What to do>
(a) The piece on memory triggers after losing a baby names the kinds of things that can cause a memory trigger. List all of them.
(b) Extend the piece on memory triggers after losing a baby, starting after its last sentence.

Page text>
___

Disclaimer: This blog is from many women telling me their own personal experiences of moments that have triggered memories of their babies that have passed away too soon. These are not all mine but I definitely can resonate with many of them. I wanted to write this specific blog to be the voice for so many women and men that are silently screaming and crying inside at these triggers. I am their voice today. Please read this with understanding that we KNOW most of the time other people aren't TRYING to hurt those that have lost their babies. This blog isn't meant to hurt anyone's feelings, but rather bring light to the very quiet battle that happens to the community of parents when something triggers them in their lives. This blog isn't meant to bring guilt or shame, but rather bring awareness.


TRIGGER: “A trigger is something that sets off a flashback, transporting the person back to the traumatic event.”


Sometimes memory triggers are because of something we heard, something we saw or something we thought of in a moment. We can't control it. We don't always know when it will happen. We can't always stop it. We don't always know what to do when it happens. But what I know we all need is your support when something does trigger us. We need someone to just stand by us. You don't have to know what to do or what to say. Just be there. Be willing to listen or ready to hold us while we cry. Those things are helpful when something comes out of nowhere and we don't know what to do. Just be there.

___

Provided information>
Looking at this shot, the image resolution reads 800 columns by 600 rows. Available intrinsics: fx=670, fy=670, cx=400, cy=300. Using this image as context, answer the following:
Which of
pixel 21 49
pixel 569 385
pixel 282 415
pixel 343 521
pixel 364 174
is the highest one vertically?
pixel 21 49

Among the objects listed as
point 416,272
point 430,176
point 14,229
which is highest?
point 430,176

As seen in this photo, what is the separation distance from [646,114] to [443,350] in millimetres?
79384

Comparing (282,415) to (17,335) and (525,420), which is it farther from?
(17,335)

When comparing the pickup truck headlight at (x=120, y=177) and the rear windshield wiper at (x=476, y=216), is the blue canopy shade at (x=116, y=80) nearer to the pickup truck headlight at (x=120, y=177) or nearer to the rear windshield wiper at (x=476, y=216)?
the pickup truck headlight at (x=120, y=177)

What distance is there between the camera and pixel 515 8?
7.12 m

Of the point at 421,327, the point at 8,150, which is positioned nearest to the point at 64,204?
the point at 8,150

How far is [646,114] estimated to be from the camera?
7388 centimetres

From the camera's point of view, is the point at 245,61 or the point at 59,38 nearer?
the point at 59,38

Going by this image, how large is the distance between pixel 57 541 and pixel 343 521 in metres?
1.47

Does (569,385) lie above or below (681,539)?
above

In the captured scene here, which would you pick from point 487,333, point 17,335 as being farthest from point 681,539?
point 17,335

___

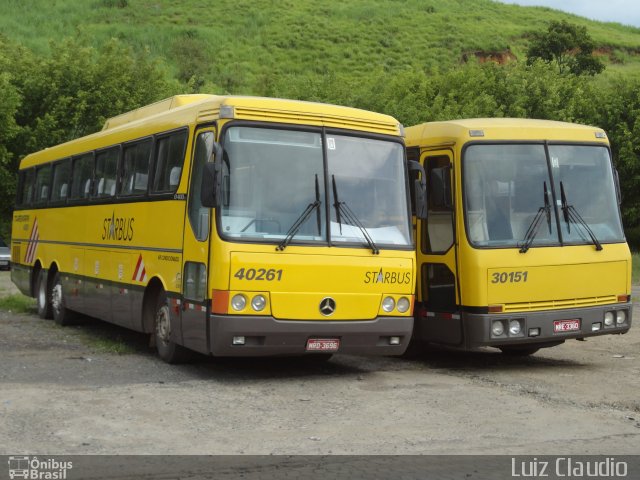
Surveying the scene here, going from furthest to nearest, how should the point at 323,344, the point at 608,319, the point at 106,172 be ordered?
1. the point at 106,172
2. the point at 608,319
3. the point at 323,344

___

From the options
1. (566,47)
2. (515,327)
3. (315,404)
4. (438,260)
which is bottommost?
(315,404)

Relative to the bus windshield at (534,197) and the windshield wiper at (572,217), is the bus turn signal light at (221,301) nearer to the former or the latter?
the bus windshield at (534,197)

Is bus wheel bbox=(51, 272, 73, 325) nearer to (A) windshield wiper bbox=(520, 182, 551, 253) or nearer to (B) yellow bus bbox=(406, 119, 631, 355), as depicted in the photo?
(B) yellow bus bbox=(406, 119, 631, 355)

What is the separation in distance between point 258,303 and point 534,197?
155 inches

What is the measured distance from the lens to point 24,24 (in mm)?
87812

___

Answers to the problems>
(a)
- something we heard
- something we saw
- something we thought of in a moment

(b)
Things that trigger us can change daily and we are trying our best to figure out what they are and why they trigger us. Please be patient. This is not easy for us. This blog is not for the faint of heart or the easily offended but for those that REALLY want to understand what we are going through in our minds and how we are trying to navigate through our forever changed lives. This blog is meant to HELP, not anger. It's meant to bring awareness to things that some women are afraid to say or not quite stronger enough to say out loud yet.


So here I am. I will be their voice.


I'm going to start with a few of the obvious ones that aren't anyone's fault, but its just the reality in a world that reproduces.


Seeing pregnant women is hard. It reminds us that we aren't pregnant anymore. It reminds us of the horrific tragedy that took place when we lost our child. We instantly became empty. We had a connection with our baby instantly once we saw that positive pregnancy test. We used to feel our baby inside but we can't anymore. We had so much love for a child but now there is nowhere for the love to go except into our tears. Your pregnancy is beautiful, we just miss ours. We want you to be happy about your sweet baby, but just remember that we might have to step away because it reminds us that our sweet baby is gone forever.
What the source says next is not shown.